WORK TO DO
Starting with the line that contains "From the listed" and going on through the last of the lines below, write those lines out again, requests included. Shift every number in the answers, both coordinates and distances, up by 140.

DATA ROWS
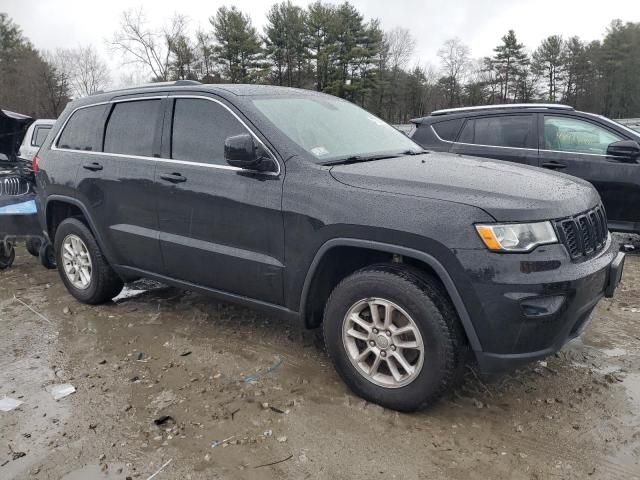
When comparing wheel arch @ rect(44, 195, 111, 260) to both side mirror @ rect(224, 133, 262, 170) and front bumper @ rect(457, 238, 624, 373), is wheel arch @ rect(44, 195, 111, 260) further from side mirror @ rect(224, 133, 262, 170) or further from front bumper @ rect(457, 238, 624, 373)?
front bumper @ rect(457, 238, 624, 373)

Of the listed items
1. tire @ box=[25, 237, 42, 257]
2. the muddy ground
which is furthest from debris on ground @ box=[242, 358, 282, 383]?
tire @ box=[25, 237, 42, 257]

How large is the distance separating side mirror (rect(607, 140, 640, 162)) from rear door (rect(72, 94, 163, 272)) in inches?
198

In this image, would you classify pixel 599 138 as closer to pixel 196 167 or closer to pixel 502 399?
pixel 502 399

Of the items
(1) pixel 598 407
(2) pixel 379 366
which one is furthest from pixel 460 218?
(1) pixel 598 407

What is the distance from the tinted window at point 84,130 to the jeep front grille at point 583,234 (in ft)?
12.2

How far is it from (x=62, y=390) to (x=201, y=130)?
197 cm

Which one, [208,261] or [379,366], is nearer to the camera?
[379,366]

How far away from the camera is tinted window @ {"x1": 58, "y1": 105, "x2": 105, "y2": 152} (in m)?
4.64

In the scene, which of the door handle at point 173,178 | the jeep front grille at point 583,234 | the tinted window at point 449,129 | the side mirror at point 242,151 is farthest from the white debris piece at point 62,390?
the tinted window at point 449,129

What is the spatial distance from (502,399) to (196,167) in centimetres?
252

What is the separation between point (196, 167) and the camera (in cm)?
375

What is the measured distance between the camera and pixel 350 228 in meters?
2.97

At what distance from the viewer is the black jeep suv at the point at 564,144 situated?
6160mm

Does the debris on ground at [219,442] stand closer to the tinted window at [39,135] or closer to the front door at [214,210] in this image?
the front door at [214,210]
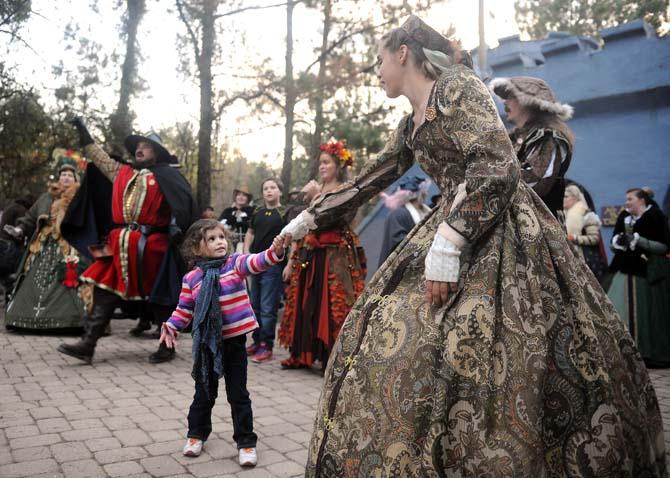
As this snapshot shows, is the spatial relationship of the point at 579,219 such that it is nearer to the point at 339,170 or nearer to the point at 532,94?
the point at 339,170

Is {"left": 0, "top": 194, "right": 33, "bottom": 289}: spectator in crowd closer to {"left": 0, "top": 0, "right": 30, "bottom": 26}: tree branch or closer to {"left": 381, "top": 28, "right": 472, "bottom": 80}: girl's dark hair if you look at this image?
{"left": 0, "top": 0, "right": 30, "bottom": 26}: tree branch

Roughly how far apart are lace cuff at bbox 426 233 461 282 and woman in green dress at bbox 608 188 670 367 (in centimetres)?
518

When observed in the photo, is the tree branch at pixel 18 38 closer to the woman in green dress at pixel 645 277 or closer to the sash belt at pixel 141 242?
the sash belt at pixel 141 242

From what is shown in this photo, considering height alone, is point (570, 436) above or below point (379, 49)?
below

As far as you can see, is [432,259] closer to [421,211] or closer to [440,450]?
[440,450]

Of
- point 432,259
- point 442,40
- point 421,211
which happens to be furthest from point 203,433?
point 421,211

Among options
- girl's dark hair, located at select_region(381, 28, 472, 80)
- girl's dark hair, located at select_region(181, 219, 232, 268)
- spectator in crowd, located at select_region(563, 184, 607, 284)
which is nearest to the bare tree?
spectator in crowd, located at select_region(563, 184, 607, 284)

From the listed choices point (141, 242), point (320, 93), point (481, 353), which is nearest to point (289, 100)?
point (320, 93)

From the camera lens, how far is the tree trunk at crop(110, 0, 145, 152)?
443 inches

FINISHED EXERCISE
From the listed choices point (141, 242), point (320, 93), point (481, 353), which is nearest to point (289, 100)?
point (460, 233)

From the camera lens, how far is the tree trunk at crop(110, 0, 145, 152)?
583 inches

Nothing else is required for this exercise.